Health authorities say drug shortages in Malawi’s public hospitals have reached a critical point due to the COVID-19 pandemic. Doctors are now forced to ration medicines or send patients to private pharmacies.
Lilongwe, Malawi — For over six months now, Marita Phiri has been taking her antiretroviral medication without Bactrim — an antibiotic used to protect HIV patients from infections such as tuberculosis — which has to accompany her daily dose of the antiretroviral medication.
Phiri — whose name has been changed to protect her privacy — said despite being provided with three months’ worth of HIV antiretroviral drugs from a clinic in Lilongwe operated by the Malawi AIDS Counseling and Resource Organization, she has been worried that the absence of Bactrim could expose her to TB.
“When I was enrolled on antiretroviral medication, I was told to take Bactrim on a daily basis together with the ARVs as according to the doctors this was the only way I could avoid catching pulmonary diseases like tuberculosis,” Phiri said.

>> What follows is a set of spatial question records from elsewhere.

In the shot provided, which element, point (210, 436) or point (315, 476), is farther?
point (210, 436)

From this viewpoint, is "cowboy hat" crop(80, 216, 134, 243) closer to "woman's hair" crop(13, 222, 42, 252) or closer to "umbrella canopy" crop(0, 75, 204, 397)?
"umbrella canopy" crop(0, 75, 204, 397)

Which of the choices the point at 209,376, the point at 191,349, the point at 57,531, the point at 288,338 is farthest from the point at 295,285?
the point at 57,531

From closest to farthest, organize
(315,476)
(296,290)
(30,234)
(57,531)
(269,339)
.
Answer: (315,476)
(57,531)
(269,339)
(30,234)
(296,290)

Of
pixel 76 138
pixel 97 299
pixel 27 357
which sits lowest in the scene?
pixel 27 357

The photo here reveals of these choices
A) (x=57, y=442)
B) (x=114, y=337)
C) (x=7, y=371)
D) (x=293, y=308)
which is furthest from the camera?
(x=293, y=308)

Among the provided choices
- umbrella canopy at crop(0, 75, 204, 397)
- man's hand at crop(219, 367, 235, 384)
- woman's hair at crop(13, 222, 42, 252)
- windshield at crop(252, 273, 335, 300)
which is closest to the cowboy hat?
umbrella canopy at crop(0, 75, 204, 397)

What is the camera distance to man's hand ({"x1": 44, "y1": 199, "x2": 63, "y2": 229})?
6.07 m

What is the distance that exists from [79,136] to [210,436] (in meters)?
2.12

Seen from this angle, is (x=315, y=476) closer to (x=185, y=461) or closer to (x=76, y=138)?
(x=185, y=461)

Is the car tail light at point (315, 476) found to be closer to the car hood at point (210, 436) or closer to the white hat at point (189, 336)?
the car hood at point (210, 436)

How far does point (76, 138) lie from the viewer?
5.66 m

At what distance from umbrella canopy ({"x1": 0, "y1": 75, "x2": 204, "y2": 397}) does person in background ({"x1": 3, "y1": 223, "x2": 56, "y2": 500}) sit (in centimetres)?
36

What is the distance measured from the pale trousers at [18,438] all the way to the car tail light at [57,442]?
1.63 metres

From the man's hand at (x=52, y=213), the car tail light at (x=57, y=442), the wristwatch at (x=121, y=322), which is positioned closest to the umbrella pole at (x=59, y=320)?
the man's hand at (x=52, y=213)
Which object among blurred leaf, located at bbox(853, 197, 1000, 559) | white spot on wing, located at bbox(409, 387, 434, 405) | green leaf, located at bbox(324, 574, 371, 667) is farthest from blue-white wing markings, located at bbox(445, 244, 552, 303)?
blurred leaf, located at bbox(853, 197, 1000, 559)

Drug shortages in Malawi’s public hospitals are not new, but health authorities said the situation has reached a critical point due to the COVID-19 pandemic. Doctors are either forced to ration medicines or send patients to private pharmacies that are more expensive.
Gilbert Chapweteka, director of health and social services in the southern Malawi district of Nsanje, said acute drug shortages hit the country’s hospitals in October 2021, with some hospitals indicating that they have only managed to get around 23% of their monthly medical supplies. The Nsanje district received 33% to 40% of the medical supplies that the district requires per month between November 2020 and July 2021, he said.
Maternal care is one of the areas that has been affected by a lack of drugs. As a consequence of the shortage, doctors have had to refer patients in need of cesarean section to central hospitals.
“We have been experiencing a shortage of many drugs, including anesthetics forcing us to close our operating theater, a development that is not favorable for pregnant women that require cesarean and other patients requiring surgery,” Chapweteka said.
In November, the Anaesthesia Association of Malawi called the situation “an emergency” adding that 11 of the country’s 28 districts have run out of drugs. Joel Moyo, president of the association, said the development means that pregnant women with complications during labor are at greater risk because their safety can not be assured.
“One of the drugs that has not been available is thiopentone, which is used in surgery, especially for women who are convulsing during delivery and also those who have high blood pressure, without this drug, you cannot run a theater,” he said.
Officials from the country’s drug procurement agency, Central Medical Stores Trust, have linked the drug shortages to the slowdown in the global logistics system caused by the COVID-19 pandemic.
CMST public relations officer Herbert Chandilanga told Devex the COVID-19 pandemic affected the agency’s supply chain by around 50%.
“Stockouts to CMST were due to failure to deliver by some suppliers, largely because of slowed global logistical operations resulting from [the] emergence of COVID-19 transportation restrictions,” Chandilanga said, adding that suppliers are struggling to secure stock from India and China.
He said the agency has managed to find some solutions through procurement from alternative markets such as Tanzania and South Africa.
But George Jobe, executive director at Malawi Health Equity Network, said the problem of drug shortages in Malawi goes beyond the COVID-19 pandemic as the country has been experiencing drug shortages for quite a long period.
A 2012 report by Oxfam, found that only 9% of local health facilities in the country had the full essential health package list of drugs for treating 11 common diseases.
“Poor people that depend on the public health system have for quite a long period been sent to buy drugs at private pharmacies because of drug stockouts at the public health facilities,” Jobe said.
Malawi’s budget allocations for drug procurement have also declined. The drug procurement budget fell from 25.6% of the total health budget during the 2019-20 financial year to 10.7% in the 2021-22 financial year.
Health rights activist Maziko Matemba, who is also executive director at Health and Rights Education Programme, described the decline as a worrisome development.
“Drugs are the chore of the health sector. We can’t talk of an operational health sector if our hospitals don’t stock essential drugs,” said Matemba.
Theft of medicines has also cost the country and donors billions of dollars annually, with the government losing an estimated 30% of drugs and medical supplies it purchases to theft. About 35% of these stolen commodities end up in private health facilities.